--- Texto mostrado ---
********

13 Y haced derechos pasos á vuestros pies, porque lo que es cojo no salga fuera de camino, antes sea sanado.
Maakt rechte sporen met uw voeten, opdat het kreupele niet wordt ontwricht, maar genezen veeleer!
14 Seguid la paz con todos, y la santidad, sin la cual nadie verá al Señor:
Streeft naar vrede met allen; ook naar heiligheid, zonder welke niemand den Heer zal zien.
15 Mirando bien que ninguno se aparte de la gracia de Dios, que ninguna raíz de amargura brotando [os] impida, y por ella muchos sean contaminados;
Zorgt er voor, dat niemand Gods genade verwaarloost; dat er geen wortel van bitterheid opschiet, anderen in de weg staat, en velen aansteekt;
16 Que ninguno sea fornicario, ó profano, como Esaú, que por una vianda vendió su primogenitura.
dat niemand ontuchtig is, of onverschillig als Esau, die voor één enkele spijs zijn eerstgeboorterecht verkocht.
17 Porque ya sabéis que aun después, deseando heredar la bendición, fué reprobado (que no halló lugar de arrepentimiento), aunque la procuró con lágrimas.
Gij weet toch, dat toen hij later de zegen wilde erven, hij afgewezen werd; want hij vond geen mogelijkheid, de gezindheid van zijn vader te veranderen, hoewel hij het onder tranen beproefde.

********

--- Instrucciones ---
A. Responda, según la versión en español del texto mostrado:
(i) ¿Qué vendió Esaú por una vianda?
(ii) ¿Sin qué nadie verá al Señor?
(iii) ¿Cómo procuró la bendición?
B. Traduzca al inglés la siguiente oración del texto mostrado: "Que ninguno sea fornicario, ó profano, como Esaú, que por una vianda vendió su primogenitura."

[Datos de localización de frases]
********

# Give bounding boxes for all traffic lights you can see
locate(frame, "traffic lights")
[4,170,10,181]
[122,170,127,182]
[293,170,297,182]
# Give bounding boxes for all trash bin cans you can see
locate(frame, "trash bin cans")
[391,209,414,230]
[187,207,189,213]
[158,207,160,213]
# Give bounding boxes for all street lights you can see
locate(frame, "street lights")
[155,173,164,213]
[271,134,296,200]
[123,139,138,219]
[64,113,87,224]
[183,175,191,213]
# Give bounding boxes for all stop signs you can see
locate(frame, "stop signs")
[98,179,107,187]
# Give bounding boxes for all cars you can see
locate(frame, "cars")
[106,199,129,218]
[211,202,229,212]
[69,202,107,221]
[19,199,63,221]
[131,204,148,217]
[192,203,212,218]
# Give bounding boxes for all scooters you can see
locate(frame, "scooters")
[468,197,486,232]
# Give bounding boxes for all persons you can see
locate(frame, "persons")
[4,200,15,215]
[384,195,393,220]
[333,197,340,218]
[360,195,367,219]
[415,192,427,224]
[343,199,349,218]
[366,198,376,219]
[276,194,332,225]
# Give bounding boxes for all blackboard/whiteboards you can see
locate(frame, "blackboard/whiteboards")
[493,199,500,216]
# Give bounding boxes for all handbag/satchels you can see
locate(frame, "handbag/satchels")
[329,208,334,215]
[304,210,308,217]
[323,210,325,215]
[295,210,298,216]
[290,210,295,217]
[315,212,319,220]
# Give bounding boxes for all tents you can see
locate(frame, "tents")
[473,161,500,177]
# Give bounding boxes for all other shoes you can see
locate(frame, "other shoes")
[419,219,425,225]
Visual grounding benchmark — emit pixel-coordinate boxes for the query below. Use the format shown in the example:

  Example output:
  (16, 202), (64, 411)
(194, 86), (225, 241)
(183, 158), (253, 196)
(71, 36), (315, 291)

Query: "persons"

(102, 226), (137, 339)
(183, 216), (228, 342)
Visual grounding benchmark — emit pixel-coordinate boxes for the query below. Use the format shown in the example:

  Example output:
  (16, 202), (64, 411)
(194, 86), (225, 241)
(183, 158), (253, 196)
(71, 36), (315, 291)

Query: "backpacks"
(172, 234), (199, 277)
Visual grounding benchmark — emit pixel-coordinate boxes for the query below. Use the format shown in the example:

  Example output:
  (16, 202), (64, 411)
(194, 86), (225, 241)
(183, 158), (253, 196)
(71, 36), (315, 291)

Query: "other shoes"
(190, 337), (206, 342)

********

--- Respuestas del ejercicio ---
A.
(i) Su primogenitura.
(ii) Sin la santidad.
(iii) Con lágrimas.

B. Let no one be a fornicator, or profane, like Esau, who sold his birthright for a single meal.